##### Text segment

If you read my solution you’ll see I’m just getting Alexa to read out the value of a sensor as it is seen in Home Assistant using TTS which is no different than getting her to read any other piece of text and will therefore work for absolutely anything Home Assistant can see, I’m not getting Alexa to see anything as a sensor or otherwise.

BTW - here is the custom skill intents

so I can ask

Alexa, tell me the status of the front door
Alexa, tell me everything that is on

1 Like

So this is what I am doing.
First I have the Alexa TTS script working. It’s pretty straight forward to set up, but still takes a bit of work. The cookie seems to be the hardest part for most.

Once you get this working, I then created a dummy light as recommended by @lonebaggie

His way of doing it used app daemon, but I’m not using app daemon. The dummy light is still used though

- platform: template
    lights:
      alexa_virtual:
        friendly_name: "Alexa Dummy Light"
        turn_on:
        turn_off:
        set_level:

I have several echo devices, and I want alexa to answer me on the echo that I asked the question on so I created a sensor and a switch using the alexa TTS script. So…

This is my sensor
  - platform: command_line
    name: Last Used Echo
    command: "/home/homeassistant/.homeassistant/alexa_remote_control.sh -lastalexa"
    entity_id: switch.last_echo_used

This is my switch
switch:
  - platform: command_line
    switches:
      last_echo_used:
        command_on: "/home/homeassistant/.homeassistant/alexa_remote_control.sh -lastalexa"
        command_off: ""

Last step is to go into the alexa app and create routines. If you look at my automation below you will see that I have routines set up for each dimmer level of the dummy bulb. So my routine basically says something like
"Alexa, where is Paul. " This sets my dummy bulb to 2%, which kicks of the appropiate response. This might be overkill for you, if you only have one sensor you want to expose, you could just create an input_boolean and turn that on/off via alexa and have that kick off the routine TTS.

- alias: "Alexa Report"
  trigger:
  - platform: state
    entity_id: light.alexa_virtual
    to: 'on'
  condition:
  - condition: numeric_state
    entity_id: sensor.ha_runtime_in_minutes
    above: 1
  action:
  - service: homeassistant.update_entity
    data:
      entity_id: sensor.last_used_echo
  - service_template: "notify.{{ states('sensor.last_used_echo') }}"
    data_template:
      message: >-
        {% if (states.light.alexa_virtual.attributes.brightness | int / 255 * 100 ) | round  == 1 and states('device_tracker.tracy_all') == 'not_home' %}
          Tracy is away and is approximately {{ states('sensor.tracys_time_to_home') }} minutes from home.

##########

Objective.
Can you carry on the post about having Alexa read out Home Assistant states, starting right after its last line? The listing below is drawn from a separate source.

##### Given data

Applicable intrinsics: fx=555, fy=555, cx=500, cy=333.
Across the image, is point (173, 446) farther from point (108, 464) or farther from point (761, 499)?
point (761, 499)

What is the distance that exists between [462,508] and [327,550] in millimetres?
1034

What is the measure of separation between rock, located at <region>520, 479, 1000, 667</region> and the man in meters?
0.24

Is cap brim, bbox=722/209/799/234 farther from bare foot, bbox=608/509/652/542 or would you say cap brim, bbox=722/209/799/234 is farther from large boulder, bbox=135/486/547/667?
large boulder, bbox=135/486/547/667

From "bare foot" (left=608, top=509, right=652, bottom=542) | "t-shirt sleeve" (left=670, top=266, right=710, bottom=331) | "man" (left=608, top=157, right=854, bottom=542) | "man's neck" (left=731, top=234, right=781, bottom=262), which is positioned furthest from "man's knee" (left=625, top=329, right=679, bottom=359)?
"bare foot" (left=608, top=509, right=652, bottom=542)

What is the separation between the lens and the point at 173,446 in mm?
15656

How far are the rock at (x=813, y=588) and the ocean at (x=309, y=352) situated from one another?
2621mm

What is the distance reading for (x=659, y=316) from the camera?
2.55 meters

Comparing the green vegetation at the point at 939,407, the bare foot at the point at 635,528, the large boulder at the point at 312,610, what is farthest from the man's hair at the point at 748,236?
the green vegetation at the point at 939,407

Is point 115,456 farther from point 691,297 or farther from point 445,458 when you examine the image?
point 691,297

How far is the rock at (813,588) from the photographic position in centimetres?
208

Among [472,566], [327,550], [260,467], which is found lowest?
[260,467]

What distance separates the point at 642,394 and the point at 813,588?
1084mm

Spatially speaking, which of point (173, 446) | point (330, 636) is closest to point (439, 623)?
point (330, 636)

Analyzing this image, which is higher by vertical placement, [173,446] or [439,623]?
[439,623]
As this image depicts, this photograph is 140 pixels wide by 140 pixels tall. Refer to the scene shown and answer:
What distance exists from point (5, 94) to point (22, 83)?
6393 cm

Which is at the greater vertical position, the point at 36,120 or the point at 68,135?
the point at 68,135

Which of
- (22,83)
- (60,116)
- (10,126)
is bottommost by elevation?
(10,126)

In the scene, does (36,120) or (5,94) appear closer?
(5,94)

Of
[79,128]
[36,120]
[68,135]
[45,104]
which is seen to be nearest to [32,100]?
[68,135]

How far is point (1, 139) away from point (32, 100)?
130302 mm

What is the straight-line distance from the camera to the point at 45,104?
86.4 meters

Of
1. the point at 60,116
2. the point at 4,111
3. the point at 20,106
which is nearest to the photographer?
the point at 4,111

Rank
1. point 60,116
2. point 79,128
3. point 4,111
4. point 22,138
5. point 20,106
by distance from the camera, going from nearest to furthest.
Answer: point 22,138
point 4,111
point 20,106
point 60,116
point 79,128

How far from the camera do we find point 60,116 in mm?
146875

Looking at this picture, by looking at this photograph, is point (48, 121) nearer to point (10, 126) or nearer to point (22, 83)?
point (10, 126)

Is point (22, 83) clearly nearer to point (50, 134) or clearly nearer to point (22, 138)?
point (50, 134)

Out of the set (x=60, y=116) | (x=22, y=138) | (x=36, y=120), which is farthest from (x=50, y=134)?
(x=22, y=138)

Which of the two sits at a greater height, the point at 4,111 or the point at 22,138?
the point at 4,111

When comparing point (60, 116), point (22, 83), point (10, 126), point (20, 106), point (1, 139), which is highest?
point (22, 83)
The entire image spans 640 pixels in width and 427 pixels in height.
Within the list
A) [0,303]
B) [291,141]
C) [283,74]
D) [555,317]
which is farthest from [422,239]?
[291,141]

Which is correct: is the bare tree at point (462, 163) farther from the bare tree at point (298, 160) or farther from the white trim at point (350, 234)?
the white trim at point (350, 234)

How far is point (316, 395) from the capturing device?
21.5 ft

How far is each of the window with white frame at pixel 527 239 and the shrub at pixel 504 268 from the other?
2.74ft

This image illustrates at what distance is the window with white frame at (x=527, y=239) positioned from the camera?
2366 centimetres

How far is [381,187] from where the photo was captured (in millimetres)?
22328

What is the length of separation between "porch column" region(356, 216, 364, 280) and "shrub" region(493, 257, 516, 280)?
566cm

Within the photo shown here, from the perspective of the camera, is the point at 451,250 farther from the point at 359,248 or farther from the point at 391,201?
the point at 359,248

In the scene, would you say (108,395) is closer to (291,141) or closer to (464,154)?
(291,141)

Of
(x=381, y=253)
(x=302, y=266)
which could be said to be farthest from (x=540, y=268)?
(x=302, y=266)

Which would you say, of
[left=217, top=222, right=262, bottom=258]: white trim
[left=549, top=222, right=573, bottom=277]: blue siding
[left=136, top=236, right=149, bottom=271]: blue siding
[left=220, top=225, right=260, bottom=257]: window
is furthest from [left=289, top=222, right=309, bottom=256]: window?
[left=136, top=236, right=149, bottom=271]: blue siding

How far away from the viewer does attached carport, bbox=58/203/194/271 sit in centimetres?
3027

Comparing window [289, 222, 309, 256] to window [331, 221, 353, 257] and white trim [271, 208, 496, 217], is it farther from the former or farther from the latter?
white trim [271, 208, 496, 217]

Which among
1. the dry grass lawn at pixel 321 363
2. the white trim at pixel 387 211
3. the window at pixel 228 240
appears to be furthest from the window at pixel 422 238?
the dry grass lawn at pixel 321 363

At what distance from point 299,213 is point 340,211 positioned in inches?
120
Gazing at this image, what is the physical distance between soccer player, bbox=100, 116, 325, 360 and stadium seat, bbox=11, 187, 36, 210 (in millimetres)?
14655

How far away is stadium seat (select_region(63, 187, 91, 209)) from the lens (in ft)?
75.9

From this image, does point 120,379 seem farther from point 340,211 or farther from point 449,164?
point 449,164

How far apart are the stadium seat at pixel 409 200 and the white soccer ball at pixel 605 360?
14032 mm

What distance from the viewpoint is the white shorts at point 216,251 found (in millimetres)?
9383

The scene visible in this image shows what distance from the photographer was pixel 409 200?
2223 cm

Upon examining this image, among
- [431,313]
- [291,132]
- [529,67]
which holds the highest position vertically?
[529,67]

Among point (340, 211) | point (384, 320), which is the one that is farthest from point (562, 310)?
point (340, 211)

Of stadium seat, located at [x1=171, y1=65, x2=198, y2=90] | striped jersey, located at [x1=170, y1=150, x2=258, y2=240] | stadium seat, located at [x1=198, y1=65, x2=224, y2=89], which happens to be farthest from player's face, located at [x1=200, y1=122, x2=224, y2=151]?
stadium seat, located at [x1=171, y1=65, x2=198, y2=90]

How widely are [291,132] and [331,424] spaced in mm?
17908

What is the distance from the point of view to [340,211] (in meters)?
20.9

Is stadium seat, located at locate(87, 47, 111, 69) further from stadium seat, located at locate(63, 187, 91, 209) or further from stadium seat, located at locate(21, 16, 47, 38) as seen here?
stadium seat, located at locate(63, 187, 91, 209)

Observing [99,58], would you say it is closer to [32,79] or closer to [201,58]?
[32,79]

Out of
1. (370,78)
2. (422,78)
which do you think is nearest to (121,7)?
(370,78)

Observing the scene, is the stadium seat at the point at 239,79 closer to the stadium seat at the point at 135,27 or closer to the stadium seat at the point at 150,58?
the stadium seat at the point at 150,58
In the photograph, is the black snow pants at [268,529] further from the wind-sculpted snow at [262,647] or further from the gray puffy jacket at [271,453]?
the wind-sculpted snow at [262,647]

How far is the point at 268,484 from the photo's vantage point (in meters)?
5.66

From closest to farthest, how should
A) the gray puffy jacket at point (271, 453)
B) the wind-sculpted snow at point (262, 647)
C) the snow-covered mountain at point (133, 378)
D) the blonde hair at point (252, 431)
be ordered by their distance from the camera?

##########

Answer for this exercise.
        {% elif (states.light.alexa_virtual.attributes.brightness | int / 255 * 100 ) | round  == 1 and states('device_tracker.tracy_all') != 'home' %}
          Tracy is at {{ states('device_tracker.tracy_all') }} and is approximately {{ states('sensor.tracys_time_to_home') }} minutes from home.
        {% elif (states.light.alexa_virtual.attributes.brightness | int / 255 * 100 ) | round  == 1 and states('device_tracker.tracy_all') == 'home' %}
          Tracy is at home.
        {% elif (states.light.alexa_virtual.attributes.brightness | int / 255 * 100 ) | round  == 2 and states('device_tracker.paul_all') == 'not_home' %}
          Paul is away and is approximately {{ states('sensor.pauls_time_to_home') }} minutes from home.
        {% elif (states.light.alexa_virtual.attributes.brightness | int / 255 * 100 ) | round  == 2 and states('device_tracker.paul_all') != 'home' %}
          Paul is at {{ states('device_tracker.paul_all') }} and is approximately {{ states('sensor.paul_time_to_home') }} minutes from home.
        {% elif (states.light.alexa_virtual.attributes.brightness | int / 255 * 100 ) | round  == 2 and states('device_tracker.paul_all') == 'home' %}
          Paul is at home.
        {% elif (states.light.alexa_virtual.attributes.brightness | int / 255 * 100 ) | round  == 3 %}
          Here is your local surf report.  The next tide is {{ states('sensor.noaa_tides') }}.  The waves are currently {{ states('sensor.virgina_beach_surf_report_forecast') }} feet.
        {% elif (states.light.alexa_virtual.attributes.brightness | int / 255 * 100 ) | round  == 4 %}
          At the moment, your commute to the work 2 will take {{ states('sensor.time_to_work2') }} minutes.  Traffic is {{ states('sensor.pauls_traffic_density_to_base') }} at the moment.
        {% elif (states.light.alexa_virtual.attributes.brightness | int / 255 * 100 ) | round  == 5 %}
          At the moment, your commute to wok 1will take {{ states('sensor.time_to_work1') }} minutes.  Traffic is {{ states('sensor.pauls_traffic_density_to_caci') }} at the moment.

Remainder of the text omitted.